Aeration occurs whenever outside air enters the suction side of the pump.  This produces a sound that is much more erratic than that of cavitation.  The whining sound may be augmented by a sound similar to marbles or gravel rattling around inside the pump.  If you can see the oil in the reservoir, you may see foaming.  Air in the oil can cause a system to perform sluggishly and can damage the pump and other system components.  Aeration can be caused by:

  • An air leak in the suction line. Pressure in the suction line is below that of atmospheric pressure so if there is any leak in the suction line, oil won’t leak out; air will leak in.  If you suspect an air leak, squirt oil on all the fittings and connections in the suction line.  If the sound of aeration stops briefly, you have found your leak.  An ultrasonic gun can also be used to detect leaks.

One of our consultants was asked to diagnose several pump failures on a system at an automotive manufacturing plant.  When he arrived at the unit, he heard an erratic high pitched sound.  He also noticed that there were several fittings in the suction line. (Figure 2).  He had one of the millwrights fill a bottle with oil (figure 3) and squirt it around all the fittings in the suction line. When squirted on the fitting marked “A” in the Figure 2, the pump momentarily quieted down.  This fitting had vibrated loose after 12 years on the machine.

Figure 2

Figure 3

  • A bad shaft seal on a fixed displacement pump. If you suspect a bad shaft seal, spray some shaving cream around the seal.  If it is bad, holes in the shaving cream will develop as air enters the pump.

I was called to a papermill recently where foam came out of the log kicker reservoir shortly after the fixed displacement pump was started.  After performing the shaving cream test, I knew the shaft seal was badly worn. Upon further inspection, I found the pump elastomeric coupling was worn causing wear on the shaft seal.

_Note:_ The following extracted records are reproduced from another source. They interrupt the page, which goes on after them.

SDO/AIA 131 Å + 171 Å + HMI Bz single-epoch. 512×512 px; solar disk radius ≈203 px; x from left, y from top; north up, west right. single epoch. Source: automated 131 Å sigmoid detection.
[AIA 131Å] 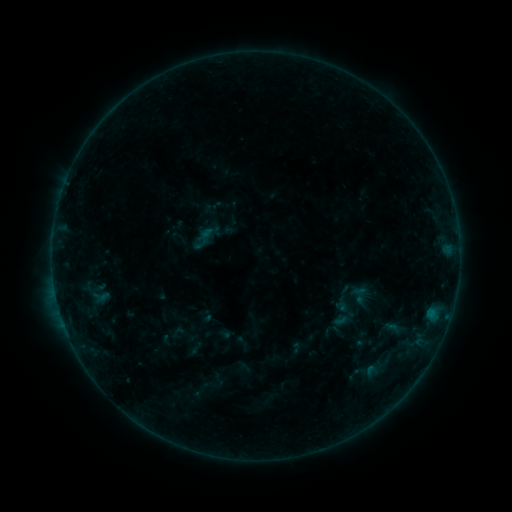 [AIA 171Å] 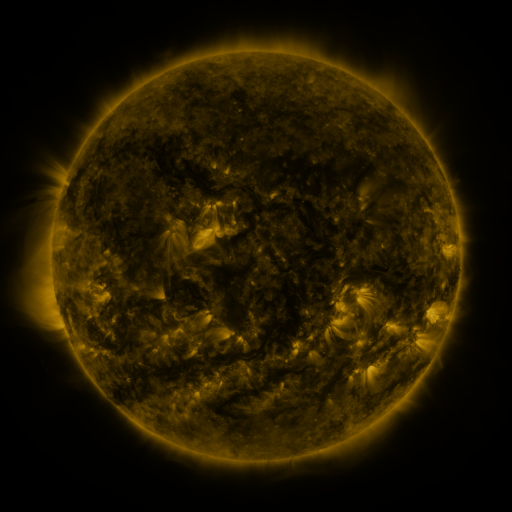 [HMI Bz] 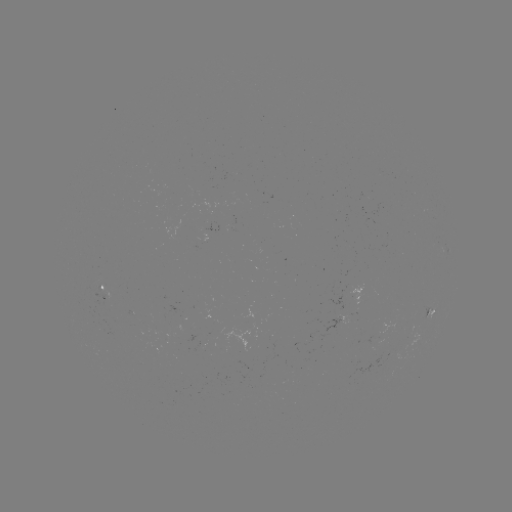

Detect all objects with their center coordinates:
sigmoid: [348, 284, 371, 306]
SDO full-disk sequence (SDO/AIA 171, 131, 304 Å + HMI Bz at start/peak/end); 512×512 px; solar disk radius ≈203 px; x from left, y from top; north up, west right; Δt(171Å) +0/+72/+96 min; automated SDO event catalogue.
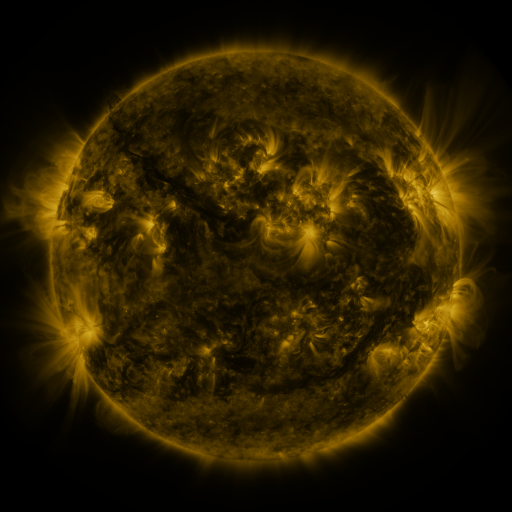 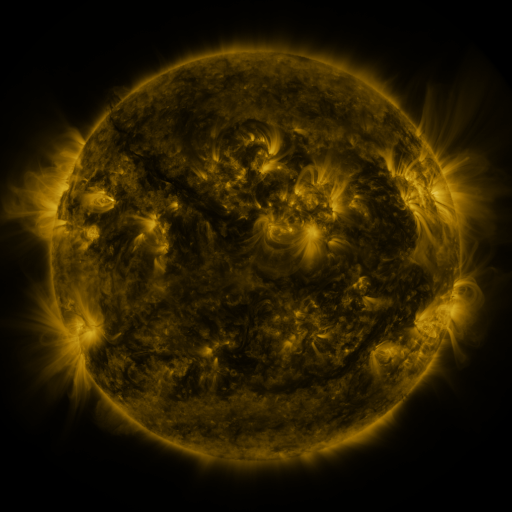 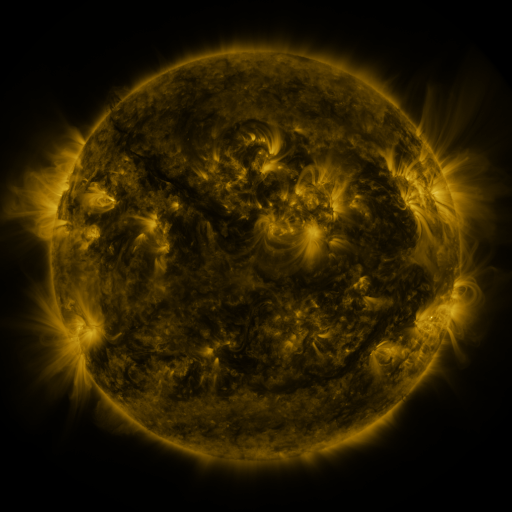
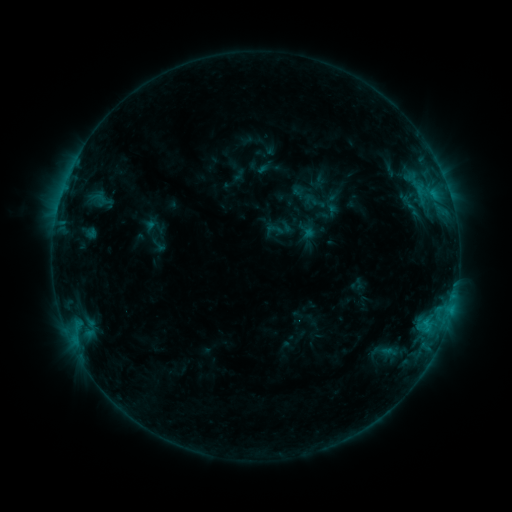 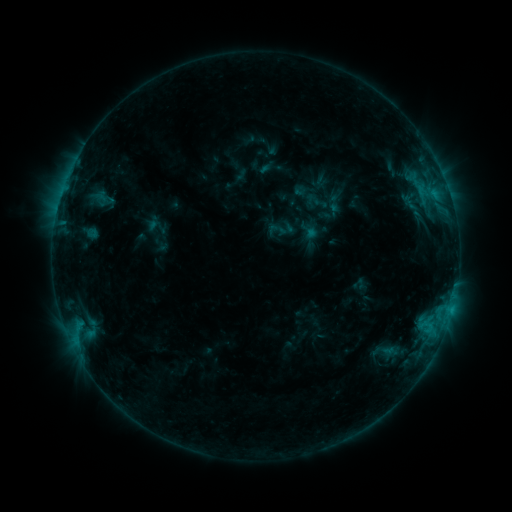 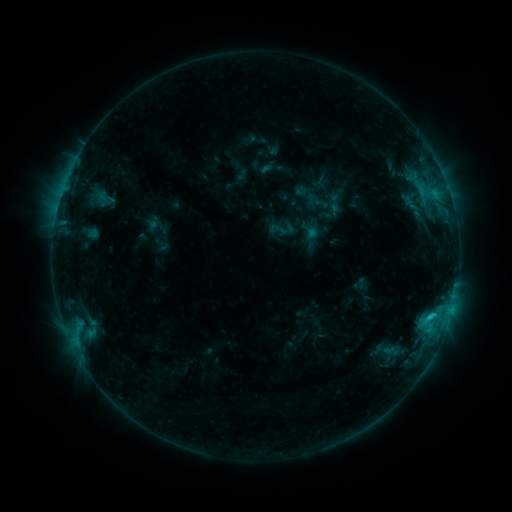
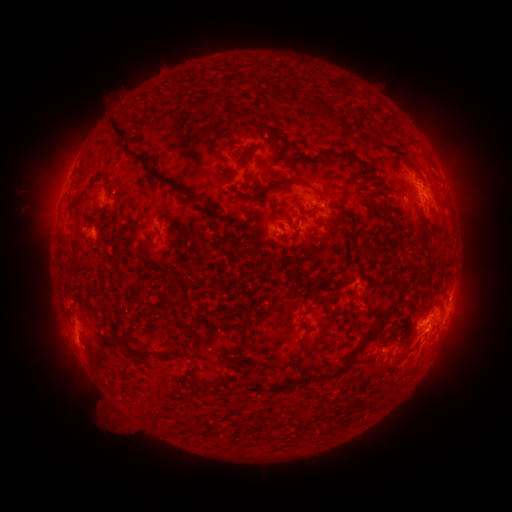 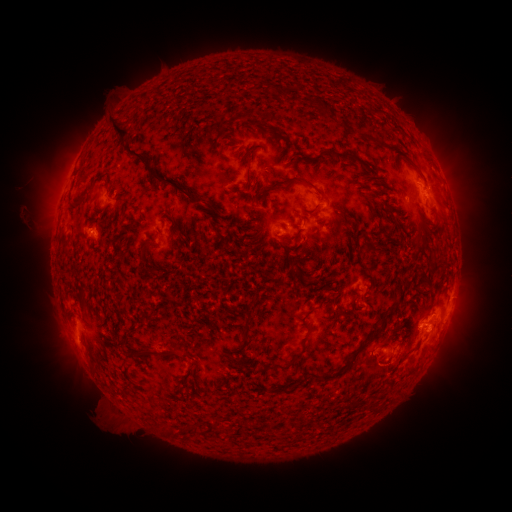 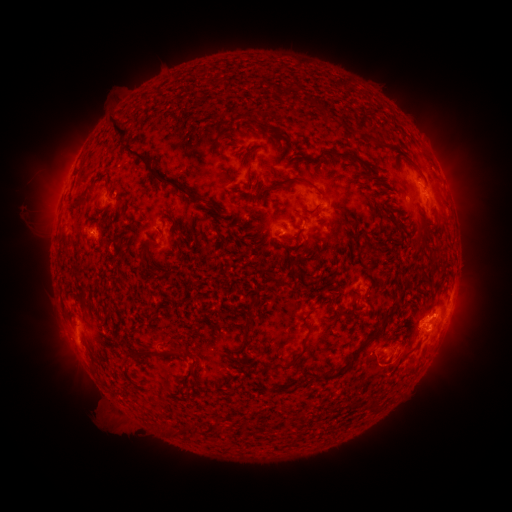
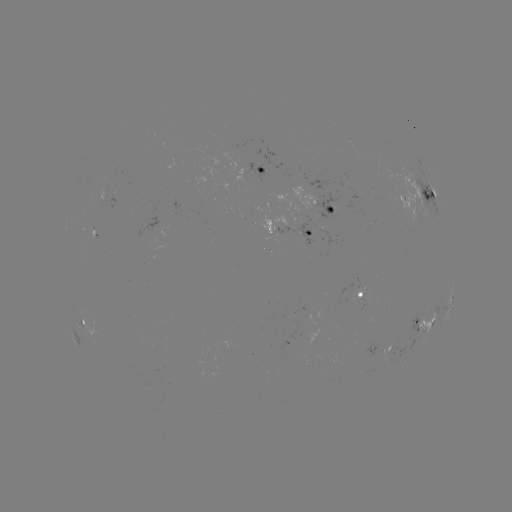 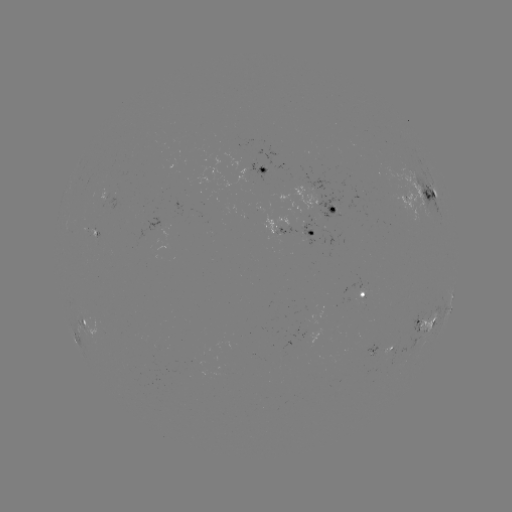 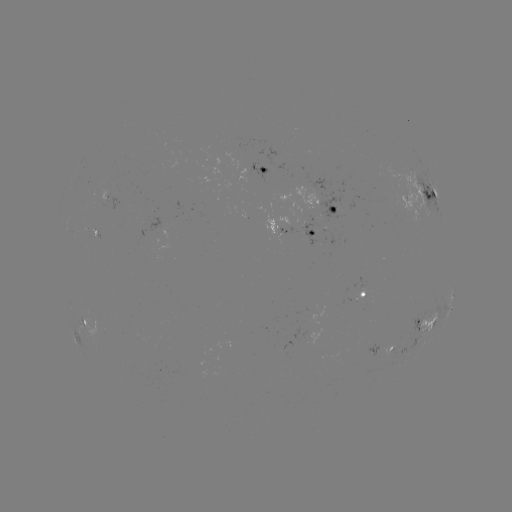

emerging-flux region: [354, 282, 366, 301]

  • Improperly tightened or aligned fittings in the suction line. Check all of the fittings and make sure they are torqued and aligned according to specifications.
  • Incorrect shaft rotation. This may not be an issue with all pumps, but some will aerate if they are turned backwards. Most all pumps have a direction of rotation stamped or located on a sticker on the pump housing.  Many times when a pump is rebuilt, the sticker is removed.  Always check the part number of the new pump to be installed with the old pump. There is usually a number or letter designation that indicates whether it is a right hand or left hand rotation.  If you are unsure, remove the outlet line of the pump and secure it into a container.  Never hold this line as this could be a hazardous situation. Momentarily jog the electric motor. If the pump is rotating in the correct direction oil will flow out of the outlet port.
  • Low fluid level. The oil level should never drop more than 2 inches above the suction line. If so, a vortex can form, much like when draining a bathtub.  This allows air in the suction line resulting in aeration of the pump.


When troubleshooting hydraulic pump problems, make the visual and sound checks first as these are the easiest to do.  Remember that aeration and cavitation produce different sounds. Many times you can determine the cause of the problem before the first wrench is turned.